Nel 1969 andava di gran moda un certo jazz elettrico, che poi sarebbe divenuto fusion vera e propria. Anche la band londinese degli Earth suonava questo tipo di musica con pochissima fortuna. La visione di qualche film horror di serie B in più del dovuto fece scattare negli Earth la voglia di creare una nuova creatura musicale capace di portare di peso, in pochi anni, l'hard rock tra le braccia dell'heavy metal. La prima formazione dei Black Sabbath è quella leggendaria che vede il leader Tony Iommi (chitarra) affiancato dal basso di Geezer Butler, dalla batteria di Bill Ward e dalla voce malata di Ozzy Osbourne.

Il primo album viene registrato nel 1969, ma esce soltanto nei primissimi mesi dell'anno successivo, aprendo alla grande il decennio d'oro dell'hard rock britannico. Black Sabbath (****), fin dalle sue prime note, fa sprofondare l'ascoltatore in un'atmosfera di blues ipnotico e perverso. La voce maniacale di Ozzy, i riff ribassati del diabolico Iommy e la batteria jazzy di Ward sono il marchio di fabbrica di una formazione che, come accadeva soltanto all'epoca, ha imparato subito ad essere davvero grande.

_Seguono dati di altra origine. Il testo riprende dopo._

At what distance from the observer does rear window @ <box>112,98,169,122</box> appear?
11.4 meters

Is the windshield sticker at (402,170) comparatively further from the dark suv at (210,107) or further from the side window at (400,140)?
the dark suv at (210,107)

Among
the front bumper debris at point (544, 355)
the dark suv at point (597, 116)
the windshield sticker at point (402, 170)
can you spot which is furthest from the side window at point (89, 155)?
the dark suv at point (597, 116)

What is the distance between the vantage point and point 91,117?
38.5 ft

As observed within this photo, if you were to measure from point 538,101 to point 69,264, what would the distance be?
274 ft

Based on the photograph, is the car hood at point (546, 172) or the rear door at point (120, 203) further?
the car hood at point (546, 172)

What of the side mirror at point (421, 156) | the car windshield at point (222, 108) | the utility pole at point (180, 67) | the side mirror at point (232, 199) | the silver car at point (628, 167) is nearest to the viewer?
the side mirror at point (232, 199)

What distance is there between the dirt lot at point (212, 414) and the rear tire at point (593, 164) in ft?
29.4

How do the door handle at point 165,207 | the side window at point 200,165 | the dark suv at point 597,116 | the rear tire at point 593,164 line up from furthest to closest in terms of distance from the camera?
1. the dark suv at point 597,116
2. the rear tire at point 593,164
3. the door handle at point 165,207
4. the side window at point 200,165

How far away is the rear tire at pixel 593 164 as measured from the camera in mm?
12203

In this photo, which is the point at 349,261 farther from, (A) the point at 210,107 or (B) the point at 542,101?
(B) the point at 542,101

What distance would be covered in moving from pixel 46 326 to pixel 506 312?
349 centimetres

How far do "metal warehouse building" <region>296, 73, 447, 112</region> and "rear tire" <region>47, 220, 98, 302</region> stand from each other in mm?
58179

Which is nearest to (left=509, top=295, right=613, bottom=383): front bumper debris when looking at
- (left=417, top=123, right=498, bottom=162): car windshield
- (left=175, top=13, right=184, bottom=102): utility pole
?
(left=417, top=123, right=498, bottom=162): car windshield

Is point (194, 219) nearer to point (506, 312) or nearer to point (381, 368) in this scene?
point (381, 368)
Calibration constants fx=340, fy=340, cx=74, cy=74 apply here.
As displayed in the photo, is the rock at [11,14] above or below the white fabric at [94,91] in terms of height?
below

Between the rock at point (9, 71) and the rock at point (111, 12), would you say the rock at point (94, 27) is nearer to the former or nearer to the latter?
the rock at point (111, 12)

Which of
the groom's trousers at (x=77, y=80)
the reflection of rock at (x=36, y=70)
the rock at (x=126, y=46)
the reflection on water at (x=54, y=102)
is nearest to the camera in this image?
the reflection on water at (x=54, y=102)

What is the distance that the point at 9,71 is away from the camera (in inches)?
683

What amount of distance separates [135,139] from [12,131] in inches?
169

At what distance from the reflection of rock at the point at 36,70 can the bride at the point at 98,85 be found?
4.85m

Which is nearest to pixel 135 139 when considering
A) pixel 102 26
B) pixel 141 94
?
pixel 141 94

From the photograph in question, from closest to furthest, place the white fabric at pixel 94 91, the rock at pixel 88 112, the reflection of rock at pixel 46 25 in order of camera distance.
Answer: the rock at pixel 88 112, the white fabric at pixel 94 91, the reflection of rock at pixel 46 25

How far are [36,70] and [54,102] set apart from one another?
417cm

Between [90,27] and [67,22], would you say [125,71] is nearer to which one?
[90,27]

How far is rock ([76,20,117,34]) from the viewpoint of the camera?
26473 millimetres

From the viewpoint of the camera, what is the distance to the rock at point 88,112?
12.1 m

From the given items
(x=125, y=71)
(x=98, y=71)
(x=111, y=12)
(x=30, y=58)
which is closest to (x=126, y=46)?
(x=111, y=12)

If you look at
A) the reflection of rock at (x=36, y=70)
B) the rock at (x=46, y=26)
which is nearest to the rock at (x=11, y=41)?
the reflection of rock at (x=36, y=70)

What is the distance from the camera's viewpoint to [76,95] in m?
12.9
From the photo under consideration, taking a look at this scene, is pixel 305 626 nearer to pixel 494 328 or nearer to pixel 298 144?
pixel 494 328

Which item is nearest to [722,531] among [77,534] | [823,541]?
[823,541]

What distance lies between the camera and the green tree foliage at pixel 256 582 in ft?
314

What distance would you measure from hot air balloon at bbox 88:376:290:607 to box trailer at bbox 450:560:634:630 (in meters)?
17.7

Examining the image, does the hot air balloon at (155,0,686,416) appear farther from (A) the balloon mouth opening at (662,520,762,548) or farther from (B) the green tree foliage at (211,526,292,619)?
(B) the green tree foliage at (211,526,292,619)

Non deve essere sottostimata l'opera del basso parlante di Geezer Butler, uno dei pochissimi bassisti storici ad essere la vera chiave di volta del sound di una band (mi vengono in mente oltre a lui solo Jack Bruce dei Cream e John Entwistle degli Who). Le campane a morto della title track, il riff "sudista" di The Wizard ed altri classici come N.I.B. o la cover della oscura Evil Woman degli americani Crow, sono validissimi motivi per innamorarsi subito dei Black Sabbath. I primi lavori del gruppo di Birmingham non sono affatto metal, ma legioni di metal kids hanno studiato queste canzoni come fossero libri di testo.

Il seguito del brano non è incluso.